Common phosphorylation signaling motifs such as kinase divergence, where a single protein kinase phosphorylates multiple target sites, and kinase convergence, where a single site is phosphorylated by multiple protein kinases, are found within the C terminus of AMPAR GluA1 subunits (2, 32). In addition to these intermolecular signaling motifs, our results suggest that the close proximity of Thr-840 and Ser-845 gives rise to an intramolecular phosphorylation signaling motif in GluA1 where phosphorylation of one site interferes with phosphorylation of the other.
The inhibitory interactions between Thr-840 and Ser-845 may give rise to state-dependent, conditional signaling that can act in a switch-like fashion to regulate the ability of some upstream signaling pathways to modify AMPAR function. In addition, because Thr-840 and Ser-845 are dephosphorylated in response to increases in intracellular Ca2+ arising from distinct channels, the resetting of these switches by dephosphorylation will be controlled by distinct patterns of neuronal activity. Together, the unique modulation of Thr-840 and Ser-845 and the interactions between these sites may provide a molecular mechanism underlying state-dependent forms of metaplasticity (52, 53). For example, high-frequency synaptic stimulation induced phosphorylation of GluA1 at Ser-845 is highly dependent on synaptic state and only occurs at synapses that have previously undergone LTD (21). Previous findings suggesting that basal levels of GluA1 Thr-840 phosphorylation are relatively high (26) and our observations that Thr-840 phosphorylation inhibits PKA phosphorylation of Ser-845 (Fig. 5) and that Thr-840 is persistently dephosphorylated during LTD (Fig. 1) (25) provide a mechanistic basis for this phenomenon. Clearly, a complete understanding of the role of Thr-840/Ser-845 interactions in synaptic plasticity, metaplasticity, and AMPAR function will require additional study. Our results suggest, however, that because of these interactions, the C terminus of AMPAR GluA1 subunits is not only a target of the protein kinase and protein phosphatase signaling pathways underlying LTP and LTD but can also serve as a signal integration platform for these signaling pathways that may be capable of surprisingly sophisticated information processing.
Acknowledgments
We are grateful to Drs. Seth Grant, Marcelo Coba, and Walter Babiec for helpful comments during the course of this work. The GluA1 C terminus GST fusion protein (plasmid pGEX-4T-3 GluR1CT) was kindly provided by T. Soderling (Oregon Health Sciences University).

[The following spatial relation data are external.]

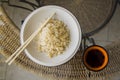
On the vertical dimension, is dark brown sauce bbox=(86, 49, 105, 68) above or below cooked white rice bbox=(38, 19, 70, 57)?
below

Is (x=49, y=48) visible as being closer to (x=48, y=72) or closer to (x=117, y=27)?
(x=48, y=72)

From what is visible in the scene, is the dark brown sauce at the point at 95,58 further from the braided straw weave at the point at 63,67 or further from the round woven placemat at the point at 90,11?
the round woven placemat at the point at 90,11

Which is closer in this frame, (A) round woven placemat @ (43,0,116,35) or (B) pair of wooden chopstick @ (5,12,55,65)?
(B) pair of wooden chopstick @ (5,12,55,65)

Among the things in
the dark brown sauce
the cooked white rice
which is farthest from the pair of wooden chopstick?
the dark brown sauce

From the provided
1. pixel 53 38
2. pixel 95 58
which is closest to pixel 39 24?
pixel 53 38

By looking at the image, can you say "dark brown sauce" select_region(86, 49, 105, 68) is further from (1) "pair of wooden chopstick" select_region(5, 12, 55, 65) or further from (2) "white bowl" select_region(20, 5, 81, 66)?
(1) "pair of wooden chopstick" select_region(5, 12, 55, 65)

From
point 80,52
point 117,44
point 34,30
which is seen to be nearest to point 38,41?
point 34,30

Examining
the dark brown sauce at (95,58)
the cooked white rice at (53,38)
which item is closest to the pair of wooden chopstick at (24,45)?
the cooked white rice at (53,38)
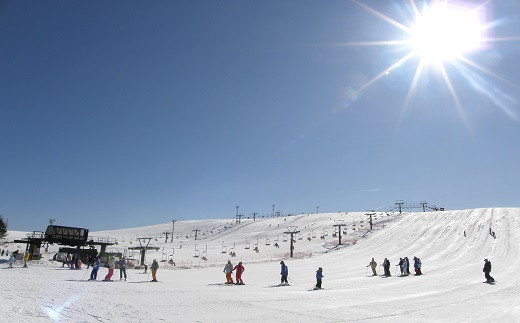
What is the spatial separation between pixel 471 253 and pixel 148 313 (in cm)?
3942

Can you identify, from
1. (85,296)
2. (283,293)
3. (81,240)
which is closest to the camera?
(85,296)

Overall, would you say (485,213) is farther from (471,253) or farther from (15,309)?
(15,309)

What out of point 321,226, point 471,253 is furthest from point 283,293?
point 321,226

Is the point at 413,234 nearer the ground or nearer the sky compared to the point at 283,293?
nearer the sky

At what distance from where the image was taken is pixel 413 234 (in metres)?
55.3

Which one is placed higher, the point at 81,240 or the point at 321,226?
the point at 321,226

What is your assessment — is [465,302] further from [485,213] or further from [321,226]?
[321,226]

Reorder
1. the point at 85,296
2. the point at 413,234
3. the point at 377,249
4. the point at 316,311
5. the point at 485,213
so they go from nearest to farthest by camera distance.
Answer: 1. the point at 316,311
2. the point at 85,296
3. the point at 377,249
4. the point at 413,234
5. the point at 485,213

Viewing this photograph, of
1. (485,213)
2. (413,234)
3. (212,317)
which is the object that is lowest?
(212,317)

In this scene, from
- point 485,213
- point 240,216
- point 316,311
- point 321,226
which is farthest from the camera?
point 240,216

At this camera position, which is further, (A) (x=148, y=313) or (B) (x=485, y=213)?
(B) (x=485, y=213)

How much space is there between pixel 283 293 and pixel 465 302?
23.3ft

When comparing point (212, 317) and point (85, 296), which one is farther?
point (85, 296)

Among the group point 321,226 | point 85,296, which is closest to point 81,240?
point 85,296
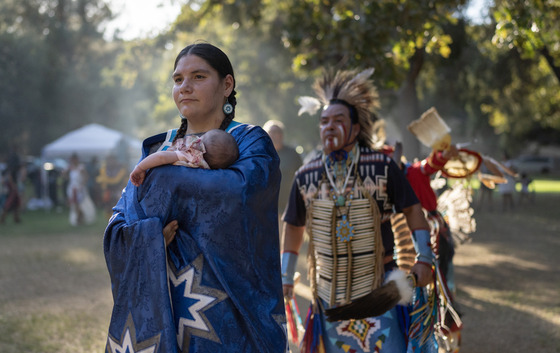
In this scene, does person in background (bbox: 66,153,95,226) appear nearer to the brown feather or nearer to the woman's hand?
the brown feather

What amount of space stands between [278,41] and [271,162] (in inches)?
698

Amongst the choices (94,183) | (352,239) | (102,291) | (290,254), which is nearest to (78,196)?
(94,183)

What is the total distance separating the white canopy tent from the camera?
→ 22.9m

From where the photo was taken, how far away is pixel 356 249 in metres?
3.72

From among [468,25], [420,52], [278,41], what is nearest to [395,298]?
[420,52]

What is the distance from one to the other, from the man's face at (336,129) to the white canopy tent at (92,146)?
19.3 metres

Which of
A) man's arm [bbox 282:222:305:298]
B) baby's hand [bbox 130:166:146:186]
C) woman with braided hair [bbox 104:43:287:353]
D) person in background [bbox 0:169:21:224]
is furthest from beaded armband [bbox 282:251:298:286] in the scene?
person in background [bbox 0:169:21:224]

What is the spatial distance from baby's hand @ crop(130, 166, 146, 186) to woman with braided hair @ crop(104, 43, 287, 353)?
0.02 m

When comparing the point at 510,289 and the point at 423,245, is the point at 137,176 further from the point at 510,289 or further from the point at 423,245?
the point at 510,289

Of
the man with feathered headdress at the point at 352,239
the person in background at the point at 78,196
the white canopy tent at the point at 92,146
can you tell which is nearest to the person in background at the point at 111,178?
the person in background at the point at 78,196

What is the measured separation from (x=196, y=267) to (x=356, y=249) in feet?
5.39

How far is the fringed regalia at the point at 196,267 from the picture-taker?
2223 millimetres

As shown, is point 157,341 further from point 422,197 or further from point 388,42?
point 388,42

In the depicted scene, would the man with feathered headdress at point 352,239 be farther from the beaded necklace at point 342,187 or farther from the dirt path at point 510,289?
the dirt path at point 510,289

This work was supported, in whole or in part, by National Institutes of Health Grants MH609197 (to T. J. O.) and T32MH85462 and MH91384 (to E. E. G.).
- AMPAR
- α-amino-3-hydroxy-5-methyl-4-isoxazolepropionic acid-type glutamate receptor
- ACSF
- artificial cerebrospinal fluid
- APV
- amino-phosphonovaleric acid
- CamKII
- calcium/calmodulin-dependent kinase II
- fEPSP
- field excitatory postsynaptic potential
- FSK
- forskolin
- LTD
- long term depression
- LTP
- long term potentiation
- NMDAR
- N-methyl-d-aspartate receptor
- PP1
- protein phosphatase 1
- PP2A
- protein phosphatase 2A
- PP2B
- protein phosphatase 2B
- VGCC
- voltage-gated calcium channel.
REFERENCES
- 1. Derkach V. A., Oh M. C., Guire E. S., Soderling T. R. (2007) Regulatory mechanisms of AMPA receptors in synaptic plasticity. Nat. Rev. Neurosci. 8, 101–113 [DOI] [PubMed] [Google Scholar]
- 2. Santos S. D., Carvalho A. L., Caldeira M. V., Duarte C. B. (2009) Regulation of AMPA receptors and synaptic plasticity. Neuroscience 158, 105–125 [DOI] [PubMed] [Google Scholar]
- 3. Lee H. K. (2006) Synaptic plasticity and phosphorylation. Pharmacol. Ther. 112, 810–832 [DOI] [PMC free article] [PubMed] [Google Scholar]
- 4. Boehm J., Kang M. G., Johnson R. C., Esteban J., Huganir R. L., Malinow R. (2006) Synaptic incorporation of AMPA receptors during LTP is controlled by a PKC phosphorylation site on GluR1. Neuron 51, 213–225 [DOI] [PubMed] [Google Scholar]
- 5. Mammen A. L., Kameyama K., Roche K. W., Huganir R. L. (1997) Phosphorylation of the α-amino-3-hydroxy-5-methylisoxazole4-propionic acid receptor GluR1 subunit by calcium/calmodulin-dependent kinase II. J. Biol. Chem. 272, 32528–32533 [DOI] [PubMed] [Google Scholar]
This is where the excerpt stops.